To validate the performance of optimal parameters, confirmation tests were replicated five times. On average, the experimental values of rupture time and creep rate were 2.103 h and 0.0605 (1/s), respectively. The simulated values are close to the experimental results. Based on the experimental and statistical investigations, it can be concluded that the presented research provides a good guideline for the selection of categorical central composite design to analyze the creep behavior of PLA printed samples. Finally, the creep strain versus time is analyzed as shown in Figure 9 for all three types of patterns at 0.1 mm height and 100% infill percentage. The comparison shows that the creep strain in a hexagonal pattern is relatively lower, followed by diamond and linear pattern. This could be due to strong bonding on six sides of the hexagonal pattern providing a strong contact with the neighbor molecules. Farbman et al. [24] concluded that hexagonal infill pattern is stiffer and stronger than linear infill pattern. Lower layer height provides good mechanical strength. As the layer height decreases, the bond between the layers got strengthened, and, as a result, better mechanical strength is achieved [44]. Similarly, the infill percentage represents the quantity of build material as the density increases, and the mechanical strength also increases [44]. According to Dave et al. [35], the infill percentage of 100% results in strong bond formation between each layer, therefore making the structure dense and stronger. However, with a decrease in infill %, the gap between printed layers becomes broader and reduces bonding strength.

4. Conclusions

First, the present study optimizes the multi-response creep behavior of Poly Lactic Acid 3D Printed Parts using Response Surface Methodology. The ANOVA results show that all the predicted coefficients are estimated with significant p-value, i.e., p ≤ 0.05 and R² of 91% for creep rate and 98% for rupture time. The adjusted R² coefficient value obtained for creep rate and rupture time is 87% and 97%, respectively. The obtained results reveal that the final prediction is in good agreement with the experimental results. Likewise, F-values observed for creep rate and rupture time were 22.48 and 206.1, respectively, which shows that the prediction is significantly useful.

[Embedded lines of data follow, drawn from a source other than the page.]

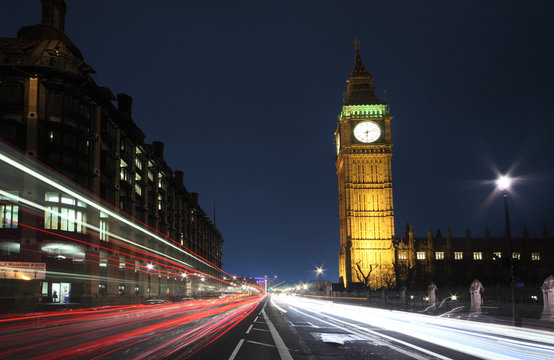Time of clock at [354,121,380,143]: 6:12
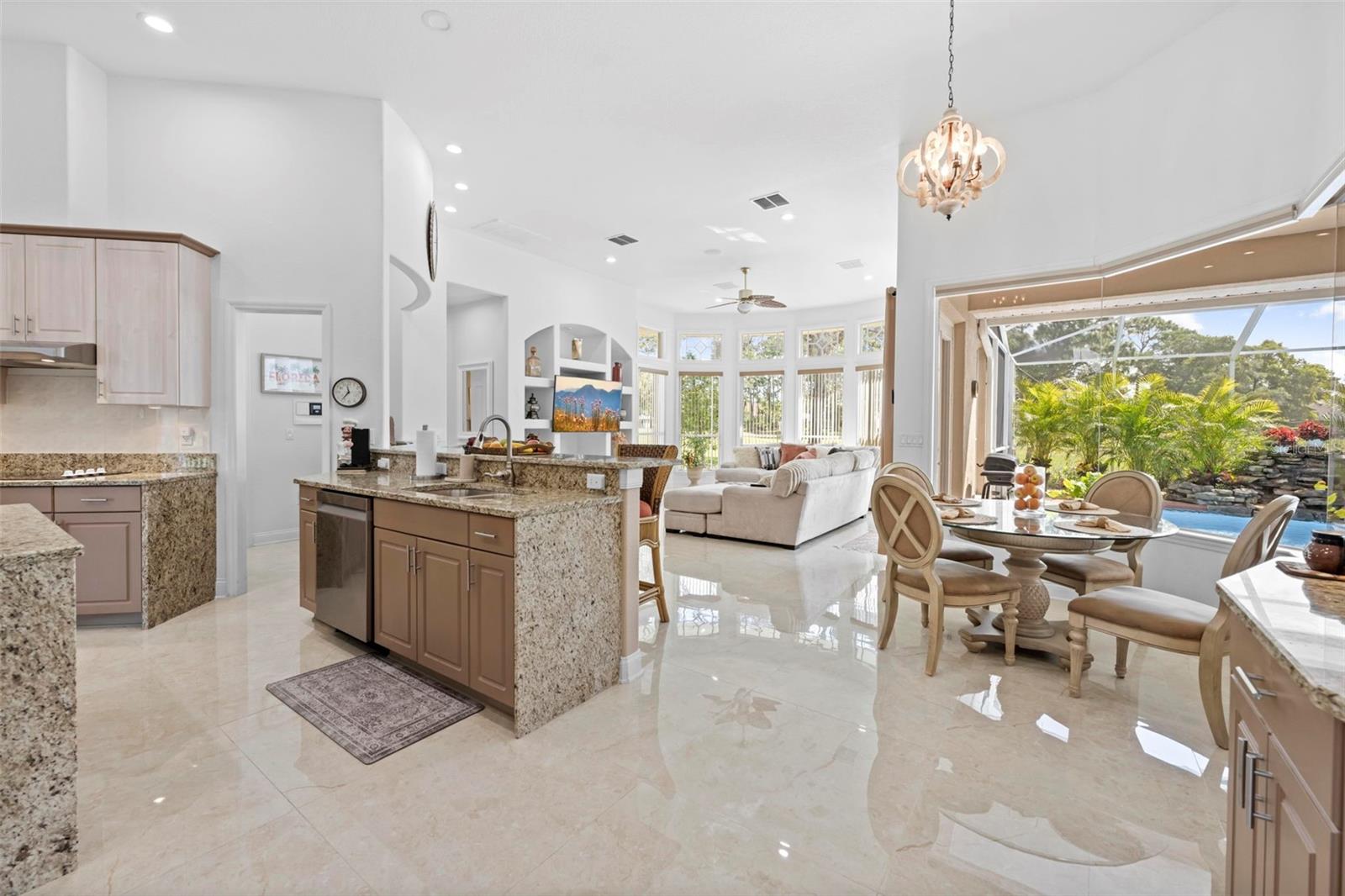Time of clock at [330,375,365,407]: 11:36
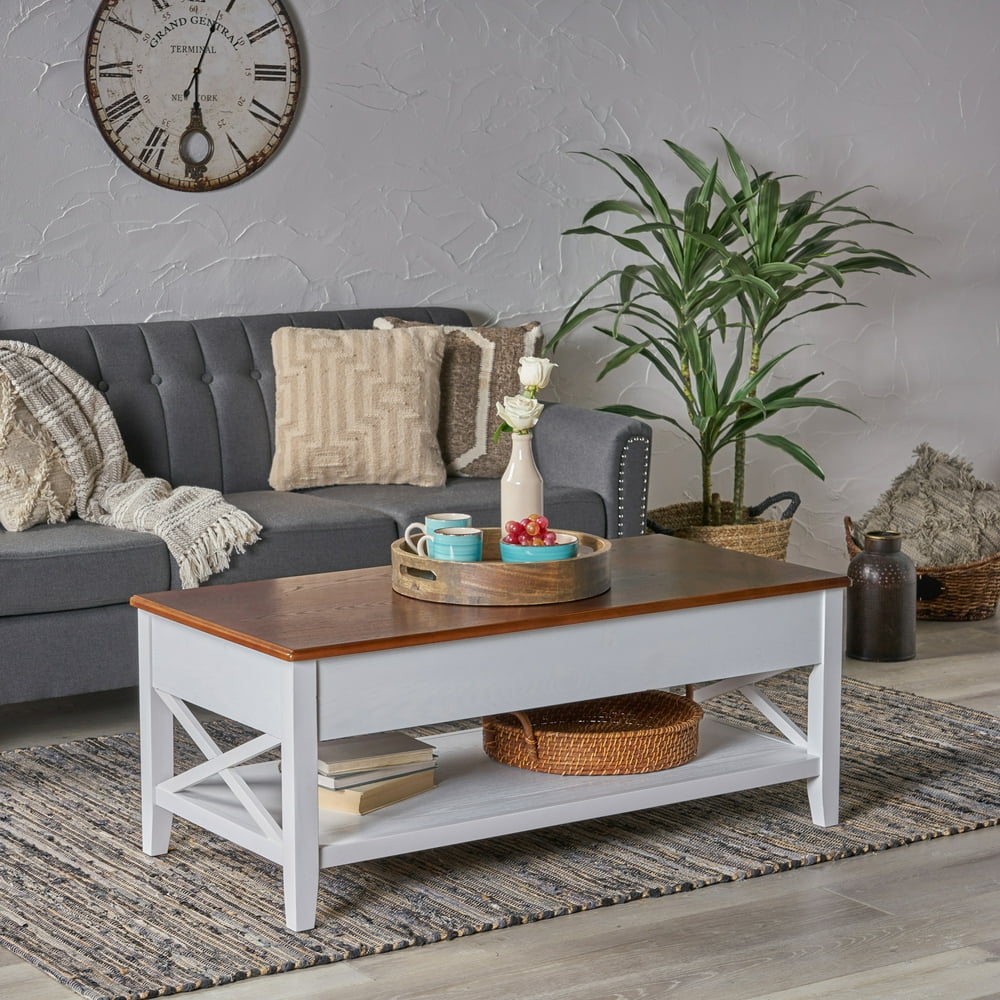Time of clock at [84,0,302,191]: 6:03
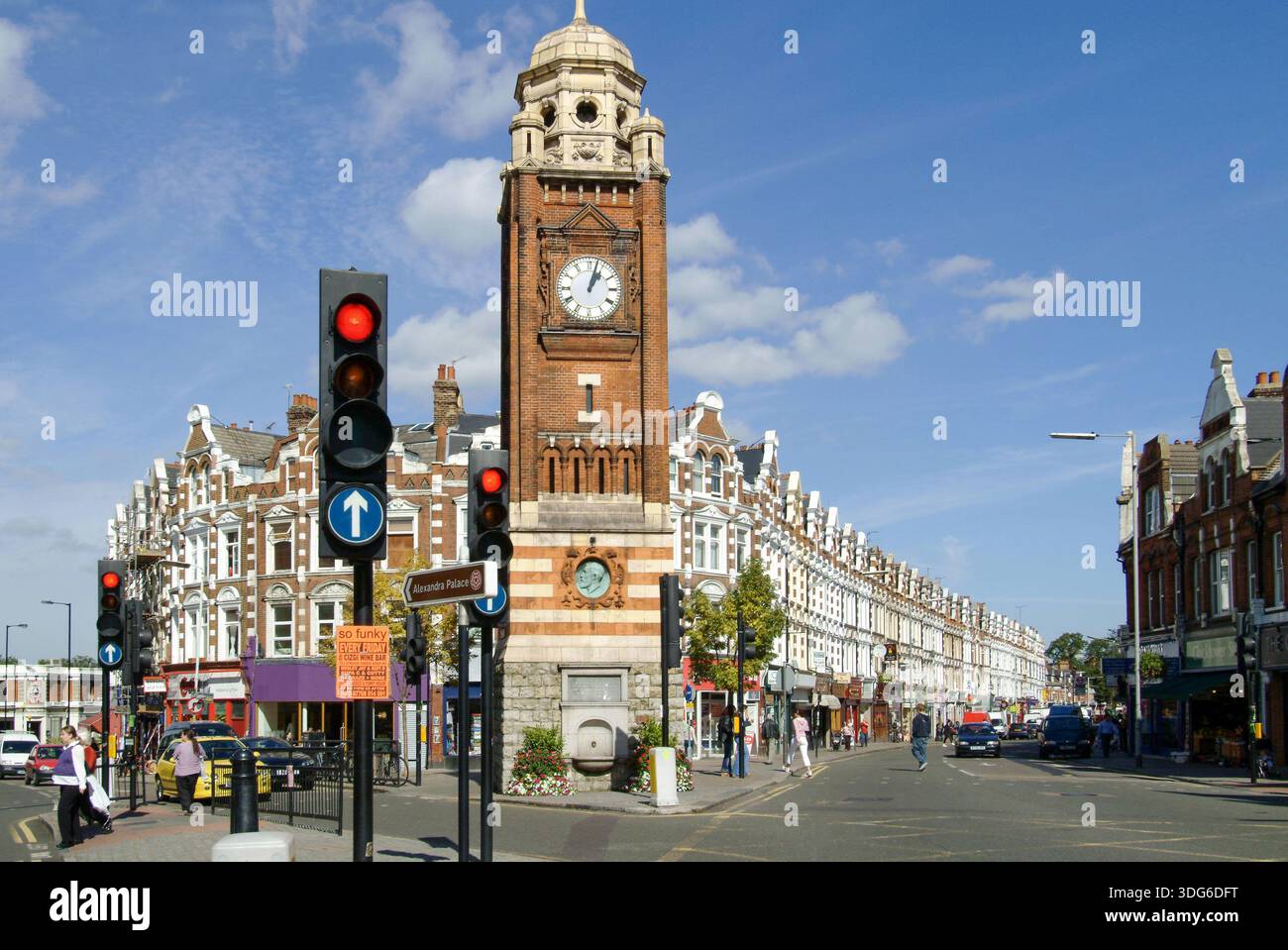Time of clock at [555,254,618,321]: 1:02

Second, the relationship between process parameters and responses were developed through successful prediction models. For linear and diamond patterns, the creep rate increases as the layer height increases from low level to the medium level, while it decreases as the layer height increases from medium level to a high level. By increasing the infill % from a low level to a high-level, a decrease can be seen in the creep rate. For a hexagonal pattern, the creep rate increases with an increase in layer height; however, for infill %, the creep rate remains almost constant from low to high level. For linear and diamond patterns, rupture time increases slightly with an increase in the layer height, while it decreases with an increase in infill % from a low level to a high level. For a hexagonal pattern, the rupture time decreases with an increase in infill% and layer height from a low level to a high level.

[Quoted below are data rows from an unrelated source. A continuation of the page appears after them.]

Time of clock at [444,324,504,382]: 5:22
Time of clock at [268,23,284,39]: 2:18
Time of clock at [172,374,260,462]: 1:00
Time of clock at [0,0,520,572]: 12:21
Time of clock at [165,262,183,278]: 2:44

Third, the optimal combination of process parameters to increase the rupture time and reduce the creep rate of PLA printed parts are layer height at a low level (0.1 mm), infill % at a high level (100%), while the desirable infill pattern is hexagonal.

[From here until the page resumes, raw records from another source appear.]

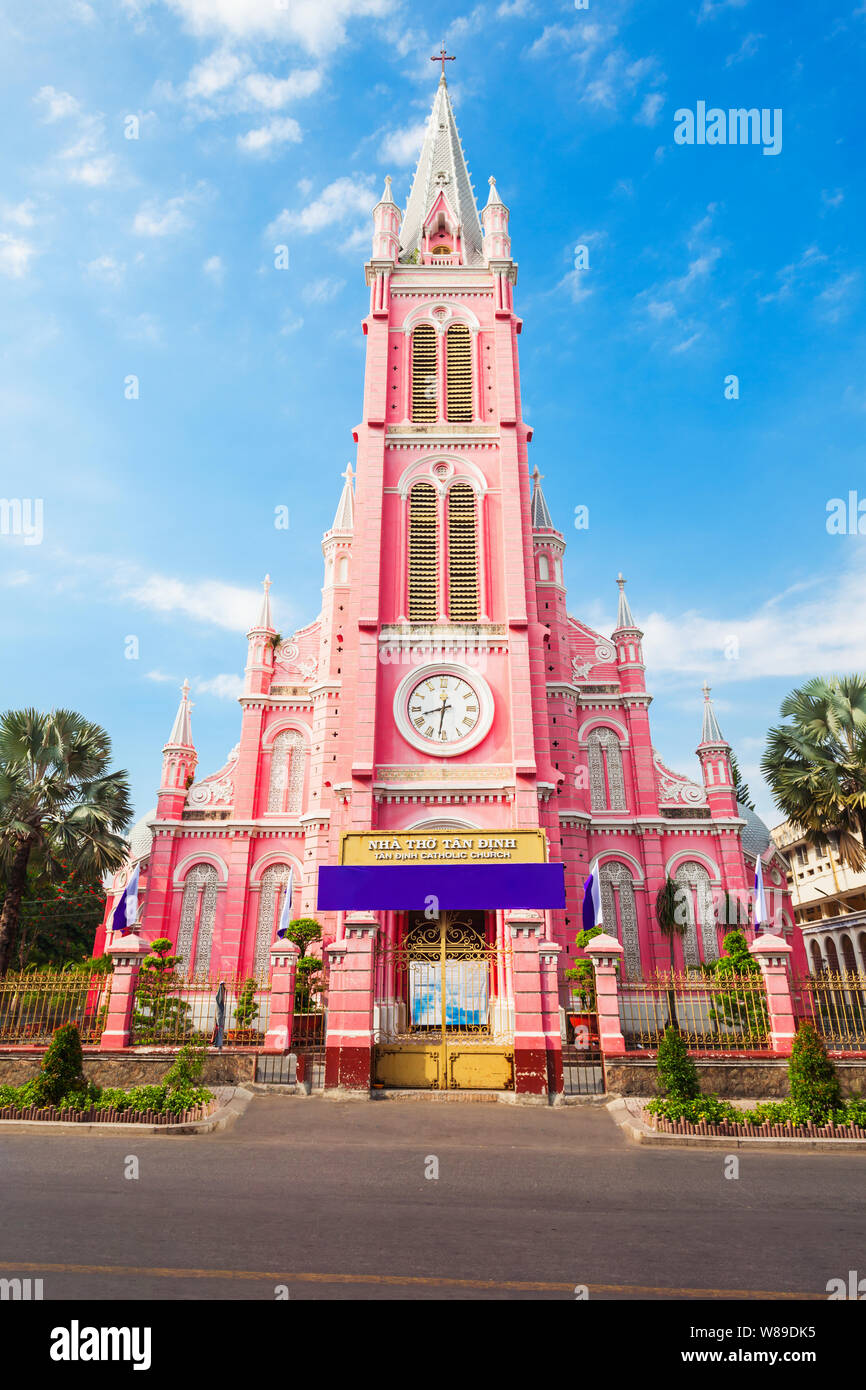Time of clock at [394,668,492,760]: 8:31
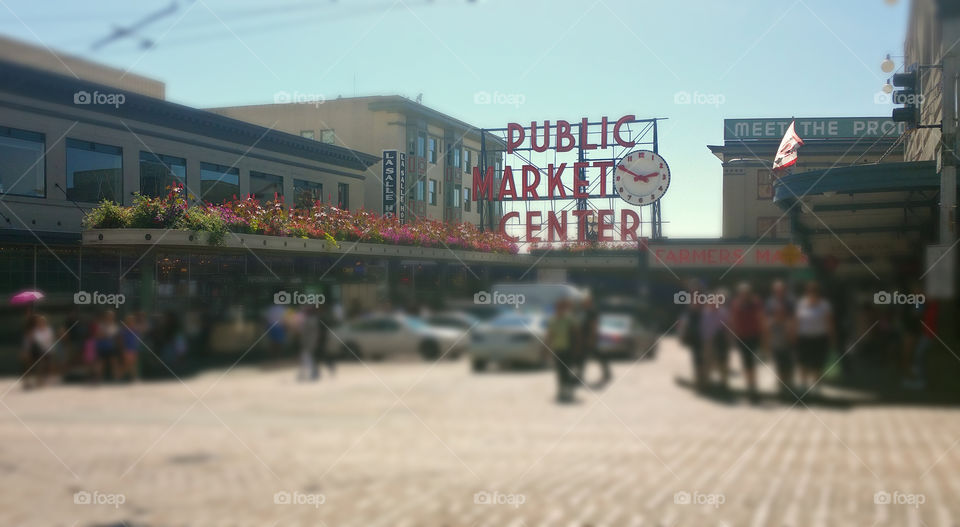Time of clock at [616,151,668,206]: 2:49
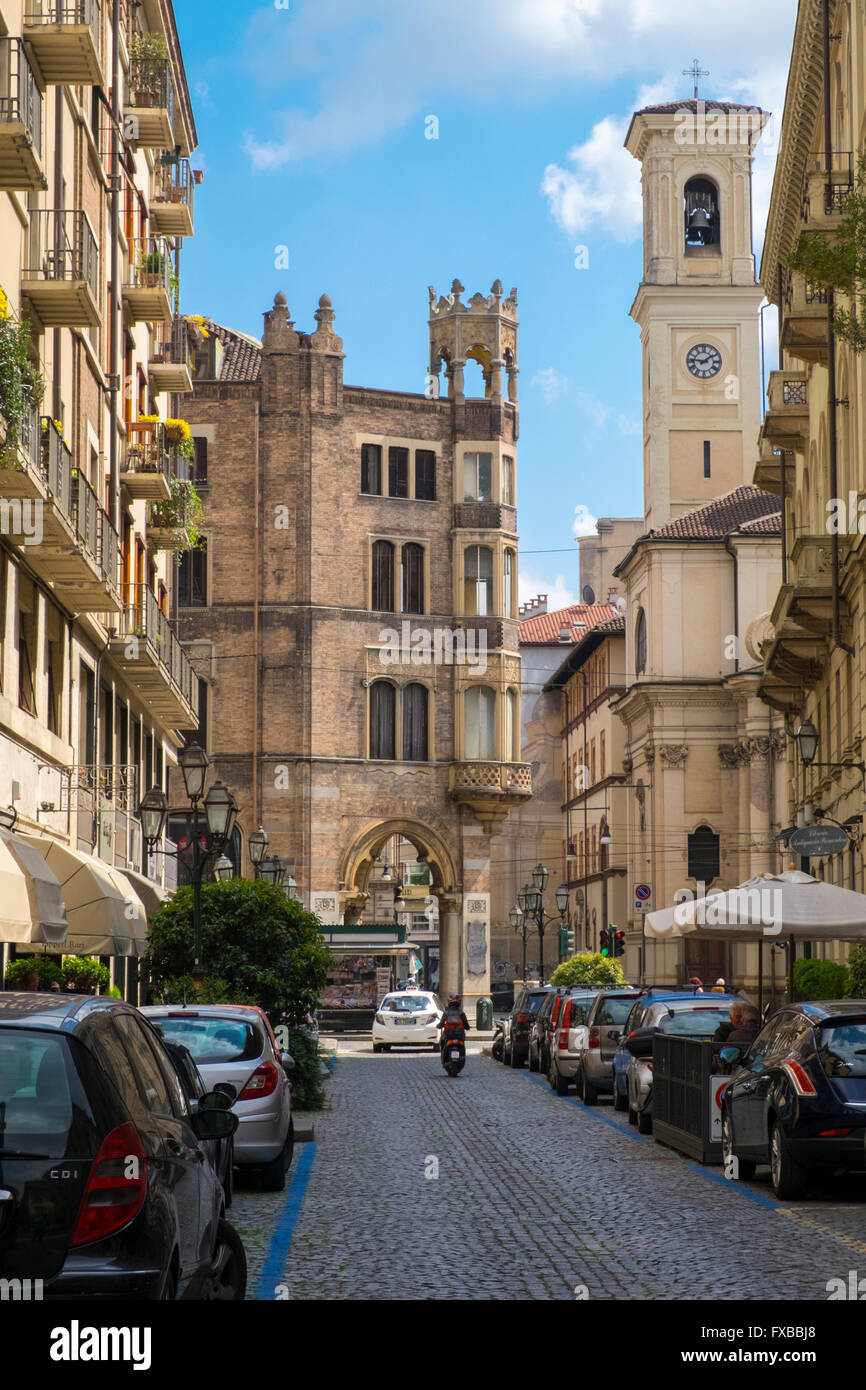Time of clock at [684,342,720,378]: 1:46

Fourth, the predicted rupture time and creep rates are 2.233 h and 0.071/s, respectively. To validate the performance of optimal parameters, confirmation tests are replicated five times. On average, the experimental values of rupture time and creep rate were observed as 2.103 h and 0.060 (1/s), respectively. The obtained results are close to the predicted values through statistical means. The experimental and statistical investigations provide good guidelines for the selection of categorical central composite design to analyze the creep behavior of PLA-printed parts (Figure 9).

Finally, the presented study also provides a comprehensive insight into the influence of FDM process parameters on creep rate and rupture time for the PLA 3D-printed products. This work is particularly interesting for small and medium enterprises in developing countries that are underpinned to adopt additive manufacturing by means of small-scale desktop 3D printers.